Copyrights extend past the life of publication or company, or the life of the original rights holder. Companies that go bankrupt usually have their creditors seize their copyrights. Copyright holders who die either will their copyrights to another person or if not specified the rights pass to next of kin.

In the case of Modeltec I believe the rights were sold to Daniel Smith of Louisville Kentucky. So it would be best not to post a copy here, as much as I would like a copy. 

However, if you find the issue number I'd appreciate knowing the issue so I can try to buy an old copy of that issue of the magazine. I cannot find the article in my index of Modeltec magazine.  Failing that I would try to contact Daniel to see if he has a copy for sale or would grant permission to authorize the copy of one.


----------



## Omnimill

alihureiby said:


> Hi
> 
> usually that bearing rail is used for smoth move machine like cnc router/engroving. but for lathe and mill which must handle more weight that's will not long life.



We recently sold a Denford CNC Milling Machine at work (about the size of an X3) that had exactly that type of linear bearing!

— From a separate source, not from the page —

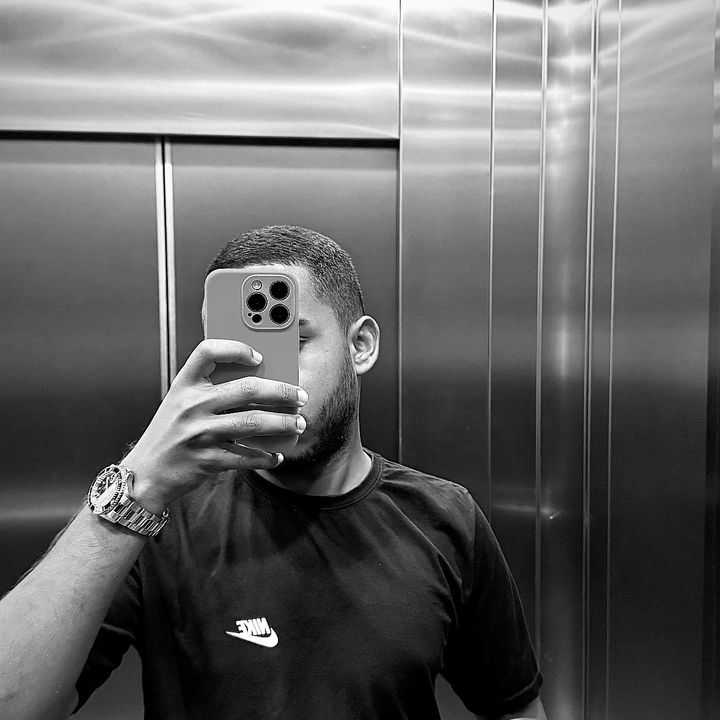 👆COMPRE AQUI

If it's good enough for Denford I'm sure it would be fine for my needs.


----------



## RonGinger

I have dug through my old MODELTEC and cannot find the lathe article. I remember it was a design project by a College course. It used machining of related parts clamped together- like the left and right legs and the headstock so that the cuts for the square ways would be exactly the same distance apart. I think it was the cover story of the issue with a photo on the cover.

Sorry I cannot find it now. Maybe someone else that has more MODELTEC than I do can look.


----------



## TorontoBuilder

Thanks for looking Ron.


----------



## agmachado

The look is very cool!

Cheers,

Alexandre


----------



## deverett

alihureiby said:


> snip...  usually that bearing rail is used for smoth move machine like cnc router/engroving. but for lathe and mill which must handle more weight that's will not long life.

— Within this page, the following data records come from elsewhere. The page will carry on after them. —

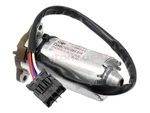 Genuine Mercedes Seat Motor 2088200842 Benz CLK320 CLK430 CLK55 Amg. Fixed Price $196.63.
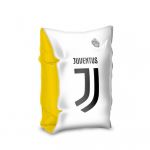 ARIPIOARE INOT F.C. JUVENTUS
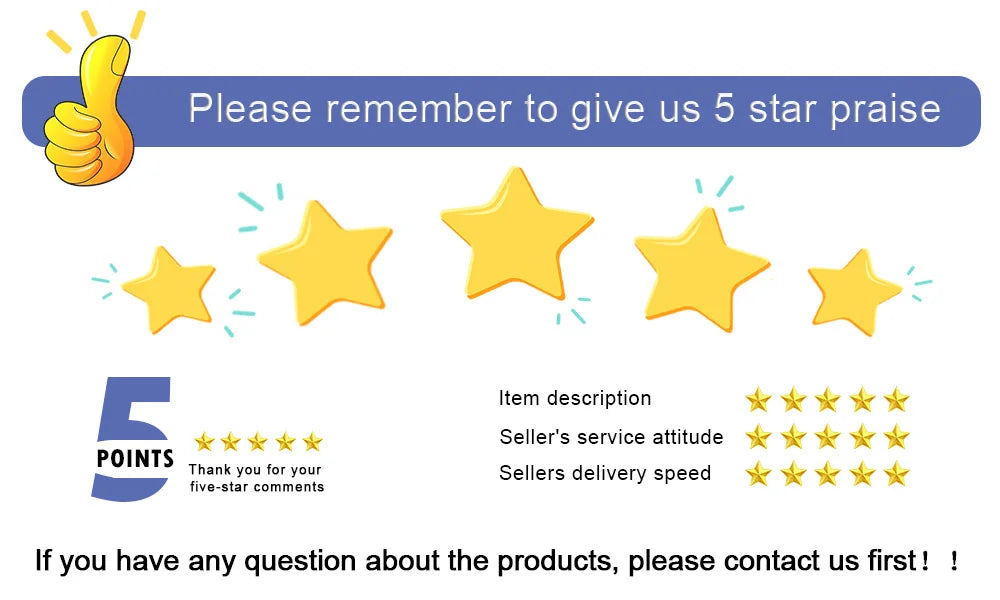 Lovely Plush Kittens Doll Toy Car Dashboard Ornament Decoration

My manual Wabeco mill uses linear guides on all axes and I don't think they would use them unless they had a reasonably long life.

Dave
The Emerald Isle


----------



## Aripug

Thanks to share it with us!


----------



## Wizard69

Are you sure it was MODELTEC?    I have very few copies of MODELTEC but seem to remember an article along the lines you describe below.    Since I get Machinist Workshop and Home Shop Machinist I have to wonder if it was in one of those issues.  

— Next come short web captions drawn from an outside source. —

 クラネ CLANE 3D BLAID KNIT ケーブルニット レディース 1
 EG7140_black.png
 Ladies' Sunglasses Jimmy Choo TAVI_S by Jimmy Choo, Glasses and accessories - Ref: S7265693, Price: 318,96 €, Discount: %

In any event I think people need to remember that a lathe is a simpe machine relatively.    As such it is pretty easy to come up with your own design.   



RonGinger said:


> I have dug through my old MODELTEC and cannot find the lathe article. I remember it was a design project by a College course. It used machining of related parts clamped together- like the left and right legs and the headstock so that the cuts for the square ways would be exactly the same distance apart. I think it was the cover story of the issue with a photo on the cover.
> 
> Sorry I cannot find it now. Maybe someone else that has more MODELTEC than I do can look.


----------